64 bytes from 10.1.51.54: icmp_seq=1 ttl=253 time=47.7 ms
64 bytes from 10.1.51.54: icmp_seq=2 ttl=253 time=47.7 ms
64 bytes from 10.1.51.54: icmp_seq=3 ttl=253 time=47.7 ms

--- 10.1.51.54 ping statistics ---
3 packets transmitted, 3 received, 0% packet loss, time 2002ms
rtt min/avg/max/mdev = 47.739/47.772/47.799/0.180 ms

1	Source pod exists in 10.0.0.0/16 (Cluster 1)
2	Target pod exists in 10.1.0.0/16 (Cluster 2)

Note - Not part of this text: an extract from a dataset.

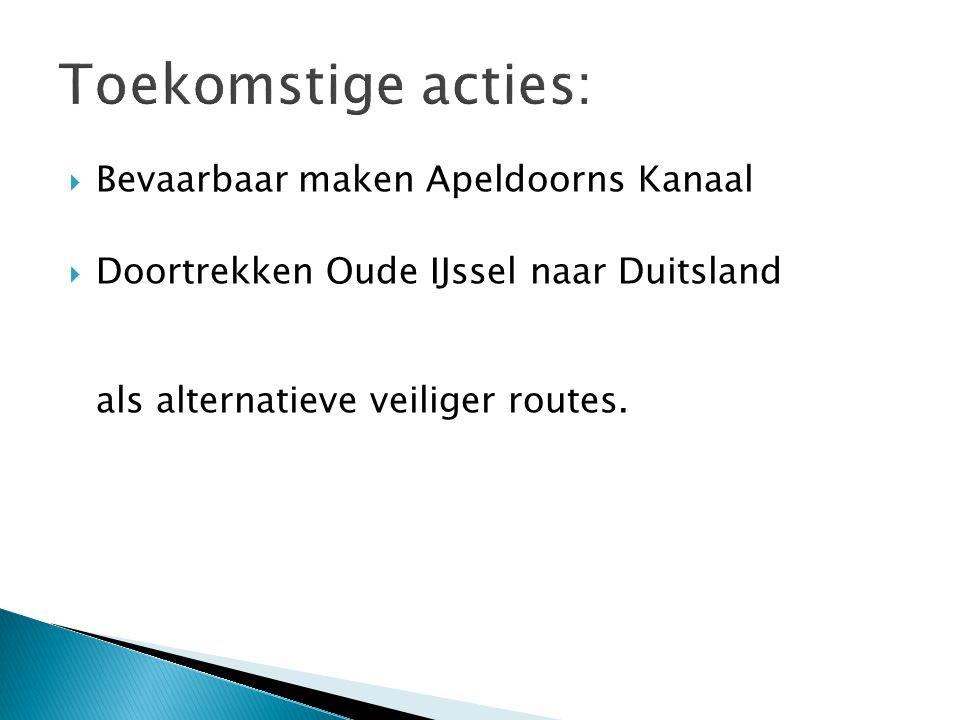  Bevaarbaar maken Apeldoorns Kanaal  Doortrekken Oude IJssel naar Duitsland als alternatieve veiliger routes.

If you are not able to establish a connection, refer to your platform provider’s documentation.

Configuring CoreDNS

Consider the following architecture diagram:

Figure 3. CoreDNS Architecture

A local pod will connect to local DNS server, not the cluster default. That pod can be a Couchbase SDK client or another Couchbase cluster as an XDCR source. The local DNS server will capture DNS requests that are destined for the remote.svc.cluster.local. domain and forward them to a remote Kubernetes DNS server. The Couchbase cluster we wish to connect to resides in this remote Kubernetes cluster. Any DNS records in the remote cluster for the remote namespace will be visible to a local pod in the local cluster. This includes individual A records for pods and SRV records generated for stable service discovery.

Any other DNS records that do not fall into the remote domain will be forwarded to the local Kubernetes cluster DNS server.

The configuration will shadow the remote namespace — if one exists — in the local cluster. As a result, it is recommended that Couchbase server instances are provisioned in globally unique namespaces to prevent shadowing.

The following configuration is for demonstration purposes only and does not fully provide high-availability. Enterprise CoreDNS Deployment discusses improvements that can be made for production deployments.

Provisioning CoreDNS

CoreDNS is provisioned in the namespace into which your client is to be deployed. CoreDNS is deployed as follows:

apiVersion: v1
kind: ConfigMap
metadata:
  name: coredns
data:
  Corefile: |-
    remote.svc.cluster.local:5353 { (1)
      forward . 10.32.3.2 (2)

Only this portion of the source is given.